UPDATES DEATH TOLL, ADDS DECLARATION OF STATE OF EMERGENCY IN SOME CITIES
KHARTOUM (AA) - Demonstrations in Sudan spread to capital Khartoum on Thursday while at least five protesters were killed in the eastern city of Gadarif.
State of emergency was declared in Dangola and Gadarif cities, after it was already declared in Atbara.
Demonstrators decry rampant inflation and months of deteriorating economic conditions.
Eyewitnesses reported violent demonstrations in the center of Khartoum and in the city’s Demi, Haj Yusuf and Arkweet neighborhoods.

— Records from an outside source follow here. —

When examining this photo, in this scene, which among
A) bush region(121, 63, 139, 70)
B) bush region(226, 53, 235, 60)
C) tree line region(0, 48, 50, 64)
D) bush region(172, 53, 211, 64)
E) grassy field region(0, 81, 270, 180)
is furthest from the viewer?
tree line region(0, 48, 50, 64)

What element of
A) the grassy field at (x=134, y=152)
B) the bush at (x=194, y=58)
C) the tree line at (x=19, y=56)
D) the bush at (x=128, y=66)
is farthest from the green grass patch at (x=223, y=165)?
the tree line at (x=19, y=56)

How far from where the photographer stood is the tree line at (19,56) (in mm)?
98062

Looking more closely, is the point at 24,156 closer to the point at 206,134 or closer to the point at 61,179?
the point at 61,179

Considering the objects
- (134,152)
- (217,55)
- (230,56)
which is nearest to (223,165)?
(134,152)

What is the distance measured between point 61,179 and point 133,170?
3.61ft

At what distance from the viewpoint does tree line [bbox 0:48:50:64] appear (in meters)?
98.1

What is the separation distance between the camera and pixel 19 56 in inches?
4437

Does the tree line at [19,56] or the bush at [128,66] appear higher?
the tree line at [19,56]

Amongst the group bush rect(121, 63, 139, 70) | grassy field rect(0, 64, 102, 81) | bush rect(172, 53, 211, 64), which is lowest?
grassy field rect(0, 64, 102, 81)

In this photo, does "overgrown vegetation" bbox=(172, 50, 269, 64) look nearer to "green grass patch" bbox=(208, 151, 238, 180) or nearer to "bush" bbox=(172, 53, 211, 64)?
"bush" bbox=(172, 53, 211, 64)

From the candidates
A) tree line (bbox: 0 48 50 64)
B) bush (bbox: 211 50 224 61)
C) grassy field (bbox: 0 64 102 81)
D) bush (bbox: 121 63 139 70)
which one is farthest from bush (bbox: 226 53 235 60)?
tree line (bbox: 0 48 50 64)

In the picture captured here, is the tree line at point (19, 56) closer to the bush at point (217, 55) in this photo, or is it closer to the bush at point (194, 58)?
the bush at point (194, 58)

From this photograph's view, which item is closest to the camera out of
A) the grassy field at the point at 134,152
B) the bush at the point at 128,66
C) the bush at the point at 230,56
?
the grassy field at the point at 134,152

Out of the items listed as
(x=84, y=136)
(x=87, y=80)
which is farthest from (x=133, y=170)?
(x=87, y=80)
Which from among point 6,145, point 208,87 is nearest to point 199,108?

Police used teargas and fired bullets into the air to disperse the crowds, while shops in the capital’s central market were closed, according to witnesses.
Hundreds of demonstrators gathered along the capital’s main streets, while police -- firing teargas and live ammunition -- tried to prevent them from reaching Khartoum’s presidential palace.
Demonstrators could be heard chanting slogans decrying the rising cost of living and demanding better living conditions.
Meanwhile, in the eastern city of Gadarif, at least five demonstrators were reportedly killed by security forces while dozens of others were injured.
In exclusive remarks to Anadolu Agency, Mubarak al-Nur, an MP for Gadarif, confirmed that the ongoing protests in the city had seen at least two demonstrators killed by security forces.
"Relatives of the dead have been unable to access the mortuary to recover the bodies," al-Nur said.
Dozens of others had sustained serious injuries, he added, prompting expectations that the death toll will rise further.
According to local media, the death toll in Gadarif rose to five.
Demonstrations were also reported in the northern city of Atbara -- for the second day in a row -- despite the imposition there of an official state of emergency.
And in the town of Zaidab (located roughly 250 kilometers north of Khartoum), protesters torched a government building, local witnesses said.